For rusting the presence of oxygen and moisture is essential. Coastal areas have humid climate which means that the air in these regions has high moisture content whereas deserts have little water therefore air in these regions is dry. Hence rusting occurs faster in coastal area than in deserts.

Question 11:-

The gas we use in the kitchen is called liquified petroleum gas (LPG). In the cylinder it exist as a liquid. When it comes out from the cylinder it becomes a gas (Change – A) then it burns (Change – B). The following statements pertain to these changes. Choose the correct one.

(i) Process – A is a chemical change.
(ii) Process – B is a chemical change.
(iii) Both processes A and B are chemical changes.
(iv) None of these processes is a chemical change.

Answer 11:-

(ii) Process-B is a chemical change

Question 12:-

Anaerobic bacteria digest animal waste and produce biogas (Change – A). The biogas is then burnt as fuel (Change – B). The following statements pertain to these changes. Choose the correct one.
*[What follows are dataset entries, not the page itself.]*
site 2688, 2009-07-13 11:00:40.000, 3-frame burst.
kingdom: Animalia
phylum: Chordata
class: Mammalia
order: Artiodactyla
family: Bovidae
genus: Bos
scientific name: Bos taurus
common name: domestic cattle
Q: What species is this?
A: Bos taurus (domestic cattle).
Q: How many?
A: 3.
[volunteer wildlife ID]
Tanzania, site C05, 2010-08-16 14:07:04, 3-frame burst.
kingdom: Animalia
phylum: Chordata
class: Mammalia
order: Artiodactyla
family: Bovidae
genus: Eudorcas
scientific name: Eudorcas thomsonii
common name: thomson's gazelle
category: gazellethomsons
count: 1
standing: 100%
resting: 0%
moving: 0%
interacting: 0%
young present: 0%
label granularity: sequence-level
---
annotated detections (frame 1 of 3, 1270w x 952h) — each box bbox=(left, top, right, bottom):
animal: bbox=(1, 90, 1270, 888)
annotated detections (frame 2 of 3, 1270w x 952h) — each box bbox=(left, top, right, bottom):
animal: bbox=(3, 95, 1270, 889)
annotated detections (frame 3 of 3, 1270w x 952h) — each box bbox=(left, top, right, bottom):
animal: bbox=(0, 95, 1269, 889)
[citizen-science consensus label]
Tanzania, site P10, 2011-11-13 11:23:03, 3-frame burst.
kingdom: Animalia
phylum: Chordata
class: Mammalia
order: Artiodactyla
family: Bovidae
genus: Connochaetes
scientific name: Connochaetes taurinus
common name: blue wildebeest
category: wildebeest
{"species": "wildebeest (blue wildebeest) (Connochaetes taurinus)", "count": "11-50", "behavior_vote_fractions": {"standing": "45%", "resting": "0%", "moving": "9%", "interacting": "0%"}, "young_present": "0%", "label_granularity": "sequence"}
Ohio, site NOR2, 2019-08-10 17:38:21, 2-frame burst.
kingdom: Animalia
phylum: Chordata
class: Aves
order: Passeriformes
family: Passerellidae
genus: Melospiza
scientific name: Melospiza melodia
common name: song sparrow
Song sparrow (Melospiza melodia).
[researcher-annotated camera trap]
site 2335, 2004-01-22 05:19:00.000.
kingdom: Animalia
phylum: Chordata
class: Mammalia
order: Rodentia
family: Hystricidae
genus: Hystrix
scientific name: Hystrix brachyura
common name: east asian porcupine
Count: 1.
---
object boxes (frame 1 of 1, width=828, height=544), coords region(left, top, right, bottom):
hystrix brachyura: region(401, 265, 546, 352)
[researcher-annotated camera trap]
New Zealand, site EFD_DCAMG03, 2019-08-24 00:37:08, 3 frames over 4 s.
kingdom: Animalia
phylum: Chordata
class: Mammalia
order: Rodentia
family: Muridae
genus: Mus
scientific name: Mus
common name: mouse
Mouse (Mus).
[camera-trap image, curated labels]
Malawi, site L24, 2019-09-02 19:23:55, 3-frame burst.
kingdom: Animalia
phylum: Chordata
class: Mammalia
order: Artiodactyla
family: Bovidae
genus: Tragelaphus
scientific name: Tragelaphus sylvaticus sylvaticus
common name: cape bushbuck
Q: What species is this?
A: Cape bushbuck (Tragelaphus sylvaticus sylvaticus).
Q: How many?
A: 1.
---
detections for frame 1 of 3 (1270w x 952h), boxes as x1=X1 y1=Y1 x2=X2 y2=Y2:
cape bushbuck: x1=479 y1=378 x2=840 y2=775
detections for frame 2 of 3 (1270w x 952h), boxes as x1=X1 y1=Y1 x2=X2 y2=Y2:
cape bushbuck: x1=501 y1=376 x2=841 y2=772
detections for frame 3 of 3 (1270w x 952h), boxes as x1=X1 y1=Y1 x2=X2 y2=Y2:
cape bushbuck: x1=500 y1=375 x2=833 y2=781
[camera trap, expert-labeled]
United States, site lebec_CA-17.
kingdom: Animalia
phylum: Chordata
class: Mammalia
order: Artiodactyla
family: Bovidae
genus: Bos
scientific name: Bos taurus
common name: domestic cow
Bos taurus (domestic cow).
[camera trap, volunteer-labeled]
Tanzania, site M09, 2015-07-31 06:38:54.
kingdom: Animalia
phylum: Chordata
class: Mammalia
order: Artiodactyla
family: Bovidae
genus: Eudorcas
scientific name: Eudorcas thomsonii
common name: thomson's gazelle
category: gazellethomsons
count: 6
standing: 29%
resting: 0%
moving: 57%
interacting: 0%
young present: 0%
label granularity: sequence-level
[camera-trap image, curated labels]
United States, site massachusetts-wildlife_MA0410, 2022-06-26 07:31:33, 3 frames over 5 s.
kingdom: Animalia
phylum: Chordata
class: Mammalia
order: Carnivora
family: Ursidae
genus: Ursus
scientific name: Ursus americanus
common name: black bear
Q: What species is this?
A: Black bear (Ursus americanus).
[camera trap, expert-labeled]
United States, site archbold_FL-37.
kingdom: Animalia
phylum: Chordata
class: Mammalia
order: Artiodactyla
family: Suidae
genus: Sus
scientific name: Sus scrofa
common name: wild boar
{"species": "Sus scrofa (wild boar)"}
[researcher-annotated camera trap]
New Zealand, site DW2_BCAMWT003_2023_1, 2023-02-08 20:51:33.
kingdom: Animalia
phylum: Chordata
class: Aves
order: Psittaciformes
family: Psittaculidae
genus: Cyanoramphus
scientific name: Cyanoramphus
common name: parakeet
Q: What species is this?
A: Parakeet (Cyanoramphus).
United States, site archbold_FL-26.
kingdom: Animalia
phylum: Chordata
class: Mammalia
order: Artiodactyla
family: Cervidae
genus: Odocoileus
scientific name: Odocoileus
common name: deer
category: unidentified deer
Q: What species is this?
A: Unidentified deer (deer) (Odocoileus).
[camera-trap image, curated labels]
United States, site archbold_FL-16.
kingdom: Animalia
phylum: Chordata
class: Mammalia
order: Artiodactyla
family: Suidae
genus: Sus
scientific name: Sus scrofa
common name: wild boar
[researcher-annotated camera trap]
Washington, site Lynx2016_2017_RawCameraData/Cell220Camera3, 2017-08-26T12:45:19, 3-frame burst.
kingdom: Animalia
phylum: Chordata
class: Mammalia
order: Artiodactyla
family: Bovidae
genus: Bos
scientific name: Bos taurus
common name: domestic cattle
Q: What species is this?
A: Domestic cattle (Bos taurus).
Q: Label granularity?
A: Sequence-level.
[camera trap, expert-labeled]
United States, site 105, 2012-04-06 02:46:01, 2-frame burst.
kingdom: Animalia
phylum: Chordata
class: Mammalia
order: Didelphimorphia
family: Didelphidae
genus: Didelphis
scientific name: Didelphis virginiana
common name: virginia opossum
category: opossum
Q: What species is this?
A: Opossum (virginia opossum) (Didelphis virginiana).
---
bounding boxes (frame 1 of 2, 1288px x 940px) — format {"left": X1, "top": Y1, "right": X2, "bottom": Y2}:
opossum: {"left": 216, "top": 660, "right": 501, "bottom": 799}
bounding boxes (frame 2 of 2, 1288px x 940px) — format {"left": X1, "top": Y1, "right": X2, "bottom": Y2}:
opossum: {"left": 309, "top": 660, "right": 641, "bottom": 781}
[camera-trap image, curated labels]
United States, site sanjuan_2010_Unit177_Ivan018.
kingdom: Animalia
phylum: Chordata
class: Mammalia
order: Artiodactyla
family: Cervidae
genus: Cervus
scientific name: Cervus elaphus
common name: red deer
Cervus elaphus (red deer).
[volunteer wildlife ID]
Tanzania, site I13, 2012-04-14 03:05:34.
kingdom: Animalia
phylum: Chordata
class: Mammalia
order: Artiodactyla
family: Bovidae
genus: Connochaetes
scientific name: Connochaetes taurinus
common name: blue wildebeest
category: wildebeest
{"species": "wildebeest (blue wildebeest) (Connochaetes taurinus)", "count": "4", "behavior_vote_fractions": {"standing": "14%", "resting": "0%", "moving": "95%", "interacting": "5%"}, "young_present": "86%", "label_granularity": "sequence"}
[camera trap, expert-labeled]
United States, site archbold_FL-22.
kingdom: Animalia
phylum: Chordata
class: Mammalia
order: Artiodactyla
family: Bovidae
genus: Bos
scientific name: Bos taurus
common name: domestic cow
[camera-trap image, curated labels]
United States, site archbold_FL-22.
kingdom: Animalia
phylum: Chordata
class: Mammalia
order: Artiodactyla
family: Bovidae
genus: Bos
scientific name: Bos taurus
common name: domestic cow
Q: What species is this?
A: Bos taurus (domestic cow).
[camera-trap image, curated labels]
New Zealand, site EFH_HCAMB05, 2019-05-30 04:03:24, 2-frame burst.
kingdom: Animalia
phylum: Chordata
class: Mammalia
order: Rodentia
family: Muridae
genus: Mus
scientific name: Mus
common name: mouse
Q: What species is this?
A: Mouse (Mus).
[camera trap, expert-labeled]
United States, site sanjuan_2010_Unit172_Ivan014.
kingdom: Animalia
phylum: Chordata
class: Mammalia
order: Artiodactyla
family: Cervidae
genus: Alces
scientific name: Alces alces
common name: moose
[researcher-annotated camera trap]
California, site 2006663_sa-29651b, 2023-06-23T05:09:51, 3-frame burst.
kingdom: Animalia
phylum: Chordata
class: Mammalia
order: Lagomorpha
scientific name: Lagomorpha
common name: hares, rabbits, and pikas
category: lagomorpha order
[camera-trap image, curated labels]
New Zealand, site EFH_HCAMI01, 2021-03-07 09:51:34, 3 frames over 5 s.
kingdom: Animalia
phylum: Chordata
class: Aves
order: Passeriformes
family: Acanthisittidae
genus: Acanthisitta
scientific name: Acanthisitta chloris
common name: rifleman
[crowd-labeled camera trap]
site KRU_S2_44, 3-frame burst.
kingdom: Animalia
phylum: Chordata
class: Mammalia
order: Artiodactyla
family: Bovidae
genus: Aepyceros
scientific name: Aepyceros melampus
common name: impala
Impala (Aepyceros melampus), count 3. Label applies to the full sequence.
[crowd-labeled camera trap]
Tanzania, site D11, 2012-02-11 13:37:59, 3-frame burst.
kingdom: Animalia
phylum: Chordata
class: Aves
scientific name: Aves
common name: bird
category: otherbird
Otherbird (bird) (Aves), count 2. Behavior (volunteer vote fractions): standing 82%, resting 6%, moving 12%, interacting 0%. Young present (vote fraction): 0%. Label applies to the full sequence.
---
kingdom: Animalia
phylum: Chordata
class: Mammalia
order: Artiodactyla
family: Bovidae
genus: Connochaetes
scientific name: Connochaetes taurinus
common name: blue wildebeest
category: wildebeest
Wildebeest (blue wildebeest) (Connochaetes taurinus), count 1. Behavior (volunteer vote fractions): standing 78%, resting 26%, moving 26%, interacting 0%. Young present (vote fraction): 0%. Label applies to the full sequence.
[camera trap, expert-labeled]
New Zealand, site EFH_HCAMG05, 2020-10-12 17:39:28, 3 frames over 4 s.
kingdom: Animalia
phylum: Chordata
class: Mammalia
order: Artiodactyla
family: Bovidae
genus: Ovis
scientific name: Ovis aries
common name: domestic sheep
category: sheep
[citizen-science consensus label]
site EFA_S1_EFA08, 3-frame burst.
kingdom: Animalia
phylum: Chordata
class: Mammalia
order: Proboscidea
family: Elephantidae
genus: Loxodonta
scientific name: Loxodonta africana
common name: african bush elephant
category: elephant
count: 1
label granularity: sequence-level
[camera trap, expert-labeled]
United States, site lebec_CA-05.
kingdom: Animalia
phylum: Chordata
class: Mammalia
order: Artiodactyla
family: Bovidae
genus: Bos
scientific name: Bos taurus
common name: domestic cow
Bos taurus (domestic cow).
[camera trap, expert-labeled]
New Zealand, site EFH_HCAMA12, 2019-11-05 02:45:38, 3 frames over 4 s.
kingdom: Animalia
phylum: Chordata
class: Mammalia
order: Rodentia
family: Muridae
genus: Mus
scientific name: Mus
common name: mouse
(i) Process – A is a chemical change.
(ii) Process – B is a chemical change.
(iii) Both processes A and B are chemical changes.
(iv) None of these processes is a chemical change.

Answer 12:-

(iii) Both processes A and B are chemical changes.

Topics Covered in Chapter 6 Physical and Chemical Changes Class 7 Science:-

  • Physical Changes
  • Chemical Changes
  • Rusting of Iron
  • Crystallisation




Important Terms Relevant to understand NCERT Solutions for Class 7 Science Chapter 6- Physical and Chemical Changes : –

Chemical change: The change which is characterised by the formation of new substances is called chemical change. For example, burning of coal

Chemical reaction: A process that changes the chemical composition of substances and produces a new substance is called chemical reaction

Crystallisation: The process of formation of crystals of substances from their solutions is called crystallisation.

Galvanisation: The process of depositing a layer of zinc on iron to prevent it from rusting is called galvanisation.

Physical change: The change that is characterised by change in the physical state of a substance is called physical change. For example – melting of ice.

Rusting: The chemical change that occurs on iron surfaces exposed to moisture and oxygen which results in corrosion of iron is called rusting.